In the distance, something was burning. Something big.


Whatever it was, it was enormous. The plume was as big around as the two huge buildings next to it, and it turns out those buildings were massive warehouses. Warehouses stuffed with, it turned out, coal.

Train car after train car of oil and other consumables, lined up for miles, waiting to be burned in the middle of nowhere to provide power for everyone in every direction for hundreds of miles. This was the Intermountain Power Plant, and boy did they know how to burn stuff.


I crossed through a small pass carved into the mountains south of Sevier, and suddenly the world of technology went away.

Only two radio stations. No phone lines, no cars, no cities, no internet, no phone. Just miles and miles of desert, distant mountains, and the off-and-on-again appearance of snow. For almost 100 miles I drove without cell service, and was grateful that my tire had exploded the day previous.
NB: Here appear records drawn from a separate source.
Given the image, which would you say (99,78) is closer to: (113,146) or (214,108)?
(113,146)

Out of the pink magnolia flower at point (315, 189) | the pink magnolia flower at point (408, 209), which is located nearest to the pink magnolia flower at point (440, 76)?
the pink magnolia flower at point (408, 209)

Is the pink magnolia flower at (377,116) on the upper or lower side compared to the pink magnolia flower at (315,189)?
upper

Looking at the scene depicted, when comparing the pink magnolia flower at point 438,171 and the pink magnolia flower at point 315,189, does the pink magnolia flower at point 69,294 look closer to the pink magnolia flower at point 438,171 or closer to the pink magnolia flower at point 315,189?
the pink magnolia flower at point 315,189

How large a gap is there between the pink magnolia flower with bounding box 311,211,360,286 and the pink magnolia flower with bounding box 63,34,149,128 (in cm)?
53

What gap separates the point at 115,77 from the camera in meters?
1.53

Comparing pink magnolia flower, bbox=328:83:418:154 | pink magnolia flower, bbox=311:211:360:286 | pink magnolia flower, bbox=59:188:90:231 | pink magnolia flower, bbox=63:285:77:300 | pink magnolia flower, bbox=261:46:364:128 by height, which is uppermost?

Every minute, a new vista opened itself. This raw, rugged land was stunning in its regal desolation. Mountains jutting proudly over the desert, frosted with snow, unbent against centuries of wind and erosion. Nature exposed to the elements, revealing coiled strength and power.


And then cell phone reception returned, but not internet. Apparently AT&T truly does suck compared to Verizon. I don’t know. I just know I didn’t have internet when I reached Nevada. I had passed Baker for the second time. This time it was Baker, Nevada. A desolate little hole at the end of what they call the loneliest road in America. And just a few miles from here, Great Basin National Park.

I found my way to the campground, discovered that I was the only person sleeping in the park that night, and settled down to a quiet, lonely night in the snow.


Utah had impressed the hell out of me, and I hadn’t even seen the parts of it that they consider impressive. There are five National Parks in Utah, and not getting to see them were part of the compromise I’d made when I agreed to turn the road trip into a month, instead of a year. I hope to return there some day, and see all I missed. I feel I’d need at least a month just for that, to do that great state the justice it deserves.

It’s strange.Loneliness is a two-edged sword. I loved the sense of freedom, the isolation from the rest of the world, the serenity and contentment I felt here, cut off from the internet, no one to interrupt me in any way. But I was sad, too. It was just me here. Without someone to share an experience with, did it really happen?

I went to sleep at sundown. The light above the RV entrance keeping watch burned alone all night, and nary a soul did it see, except mine.